Когда оказываешься один, вдруг узнаешь, что столько всего нужно: чайник, мусорное ведро, стиральная машина, чайные ложки и даже кровать. Да, кровати не было. Был диван, из которого в первый же день меня поприветствовала мышь. А может, это была крыса? В общем, неважно. От дивана я избавился. Причем получилось даже лучше, чем я предполагал: с первого захода мне удалось доволочь эту рухлядь только до пятого этажа (хорошо, что вниз). Потом я, весь потный и злой, вернулся в свою конуру выпить чай, из нового чайника за пятьсот сорок восемь рублей. Планировалось передохнуть и после протащить диван хотя бы до первого. Мысль о том, что его придется тягать через весь двор до мусорных баков, вызывала легкое чувство паники. Но, к счастью, подъездный дух сжалился надо мной, и когда я вернулся, дивана на пятом этаже уже не было. Почему и куда обитель грызунов дематериализовалась – мне было не интересно. Обрадовавшись такой удаче, я сразу же побежал домой и… обнаружил, что спать больше не на чем. Вот такой я балда. Пока я возился с диваном, наступил вечер, и найти замену спальному месту я просто не успел. Но было же много тряпок: куртки, любовно уложенные мамой, толстовки, футболки и один вязаный свитер. Все это заменило мне на одну ночь и матрас, и одеяло, а под голову я положил себе спортивный рюкзак. Было странно, но невероятно удобно. Единственное окно моей съемной квартиры выходило на дорогу. Две полосы налево, две полосы направо, столбы узкой зеленой ленты между направлениями дорог, и на той стороне другие дома. Дом напротив моего окна хоть и был довольно далеко, но настойчиво, я бы даже сказал, агрессивно мигал вывеской букмекерской конторы с обнадеживающим наименованием: «Шанс». «Шанс» не просто мигал ядовито-лиловым, он менял ритм пульсаций, заставляя щуриться даже за задернутыми шторами. Странно, что эта вывеска еще жива. Раньше бы жители дома напротив, те, что помоложе и посмелее, расколотили бы ее к чертям, давая этим немудреным действием понять владельцу таких вот гирлянд, что сон трудящихся надо уважать. Но это было раньше. Теперь мы – цивилизованные и добропорядочные, копим ненависть издалека, мечтая о славном варваре, который мог бы положить конец этим страданиям, но, конечно, сразу же его осудим. За смелость, честность и умение совершать поступки никого еще не наградили, ну если только на словах за это. А так… Никто не может быть лучше нас, пусть даже это очень просто, пусть даже это нам на пользу. Растерзать каждого за злое добро!

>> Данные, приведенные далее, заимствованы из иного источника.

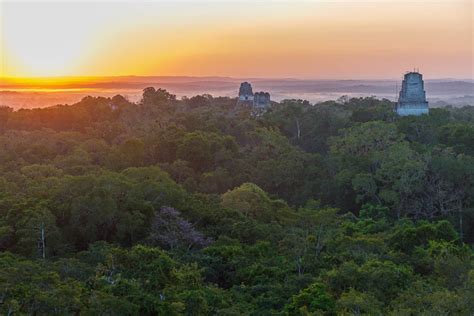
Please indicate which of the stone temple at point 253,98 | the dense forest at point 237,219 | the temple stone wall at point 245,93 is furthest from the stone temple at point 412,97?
the temple stone wall at point 245,93

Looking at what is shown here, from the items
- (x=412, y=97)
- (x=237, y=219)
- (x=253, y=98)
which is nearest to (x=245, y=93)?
(x=253, y=98)

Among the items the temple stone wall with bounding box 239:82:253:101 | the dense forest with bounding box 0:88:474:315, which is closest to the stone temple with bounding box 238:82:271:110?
the temple stone wall with bounding box 239:82:253:101

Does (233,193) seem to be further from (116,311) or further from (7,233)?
(116,311)

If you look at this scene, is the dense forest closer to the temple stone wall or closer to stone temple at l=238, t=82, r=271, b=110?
stone temple at l=238, t=82, r=271, b=110

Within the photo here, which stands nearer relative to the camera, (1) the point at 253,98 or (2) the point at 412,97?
(2) the point at 412,97

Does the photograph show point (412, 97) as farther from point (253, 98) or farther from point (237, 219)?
point (237, 219)
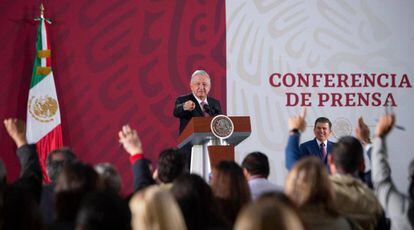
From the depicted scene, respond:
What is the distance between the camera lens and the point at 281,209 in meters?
2.01

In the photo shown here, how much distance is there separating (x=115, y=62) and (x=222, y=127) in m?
3.23

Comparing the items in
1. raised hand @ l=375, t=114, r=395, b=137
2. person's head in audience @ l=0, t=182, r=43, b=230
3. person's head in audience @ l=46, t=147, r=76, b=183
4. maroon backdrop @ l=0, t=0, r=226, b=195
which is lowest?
person's head in audience @ l=0, t=182, r=43, b=230

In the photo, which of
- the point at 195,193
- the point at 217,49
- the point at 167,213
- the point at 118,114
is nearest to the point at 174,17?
the point at 217,49

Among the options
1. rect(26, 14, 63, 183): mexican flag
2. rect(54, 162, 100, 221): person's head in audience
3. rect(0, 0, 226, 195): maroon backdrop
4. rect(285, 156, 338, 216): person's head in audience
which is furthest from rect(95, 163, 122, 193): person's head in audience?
rect(0, 0, 226, 195): maroon backdrop

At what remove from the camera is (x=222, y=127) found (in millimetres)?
5559

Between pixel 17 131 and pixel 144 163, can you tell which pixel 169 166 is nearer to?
pixel 144 163

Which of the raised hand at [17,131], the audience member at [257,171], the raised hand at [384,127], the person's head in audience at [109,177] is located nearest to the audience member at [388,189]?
the raised hand at [384,127]

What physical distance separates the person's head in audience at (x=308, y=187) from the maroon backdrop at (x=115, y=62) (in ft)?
18.1

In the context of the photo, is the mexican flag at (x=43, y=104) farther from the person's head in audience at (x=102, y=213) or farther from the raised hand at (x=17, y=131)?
the person's head in audience at (x=102, y=213)

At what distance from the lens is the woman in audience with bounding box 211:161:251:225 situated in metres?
3.28

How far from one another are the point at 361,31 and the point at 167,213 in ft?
23.3

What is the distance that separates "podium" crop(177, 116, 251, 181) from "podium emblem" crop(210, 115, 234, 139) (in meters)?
0.03

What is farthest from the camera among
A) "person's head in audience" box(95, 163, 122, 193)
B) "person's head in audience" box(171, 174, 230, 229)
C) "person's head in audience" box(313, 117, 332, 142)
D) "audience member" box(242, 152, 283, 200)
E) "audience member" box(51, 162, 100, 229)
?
"person's head in audience" box(313, 117, 332, 142)

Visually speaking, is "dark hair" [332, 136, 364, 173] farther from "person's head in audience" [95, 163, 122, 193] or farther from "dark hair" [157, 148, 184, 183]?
"person's head in audience" [95, 163, 122, 193]
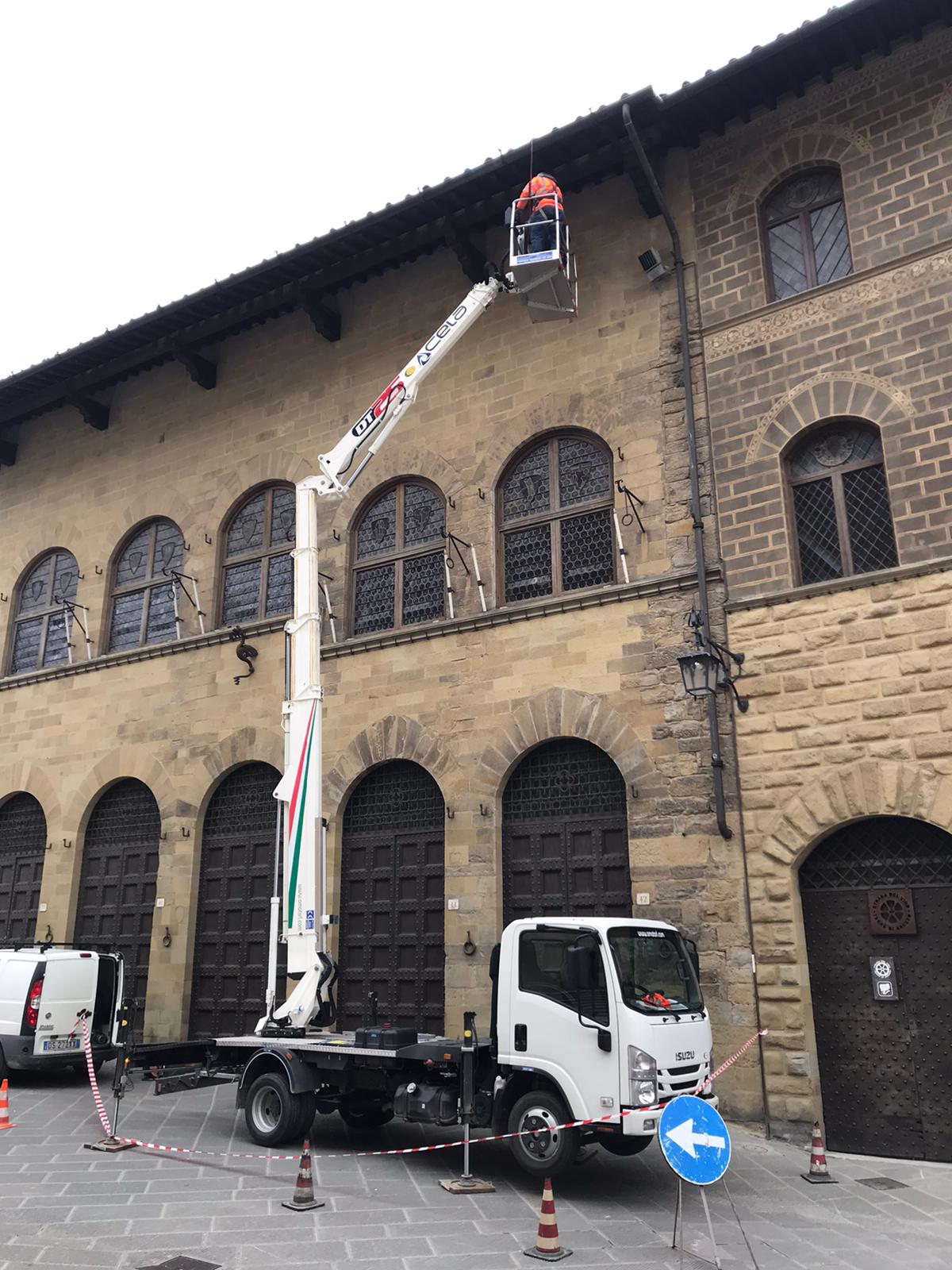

Да, совсем забыл: одной из замечательных черт моего нового дома был выход на крышу. Выход был в виде квадратного ржавого люка, который хозяин очень расхваливал. Дескать, только в его квартире и еще в одной есть такие выходы. Правда, особых преимуществ я в этом не видел, люк даже не открывался (я ободрал все пальцы, пробуя это сделать), а если бы и открылся… Ну что, скажите на милость, такого замечательного можно найти на современной крыше? Преимуществ не было, зато нашел один большой минус – голуби. Вот никогда бы не подумал, что птицы могут так громко топать. Мне и так-то не очень спалось на новом месте, учитывая отсутствие удобств, а тут еще и этот шум. Наверно, я мог бы привыкнуть, люди ко многому привыкают.
В одно ужасное похмельное утро, заглянув в календарь, я понял, что пора выходить на работу. Но вот убейте меня, я не мог этого сделать. Я чувствовал, что если втянусь, меня это уже не отпустит. И я буду, как все, копить на новую «октавию», постить пальмы и анфилады в Инстаграм, толстеть, хотеть жить красиво, «как там», и скорее всего, заведу дачный участок. Это, видимо, что-то в генах – тяга к земле. Уже сейчас – видели бы вы мое персиковое дерево, которое я посадил на родительской даче и которое выросло в нашей полосе вопреки здравому смыслу. Вряд ли оно когда-нибудь будет плодоносить на таком холоде.
И когда я не вышел на работу – родился этот чудный план.
Зачем-то я придумал стать писателем. Снял все накопления со счета и уехал из дома.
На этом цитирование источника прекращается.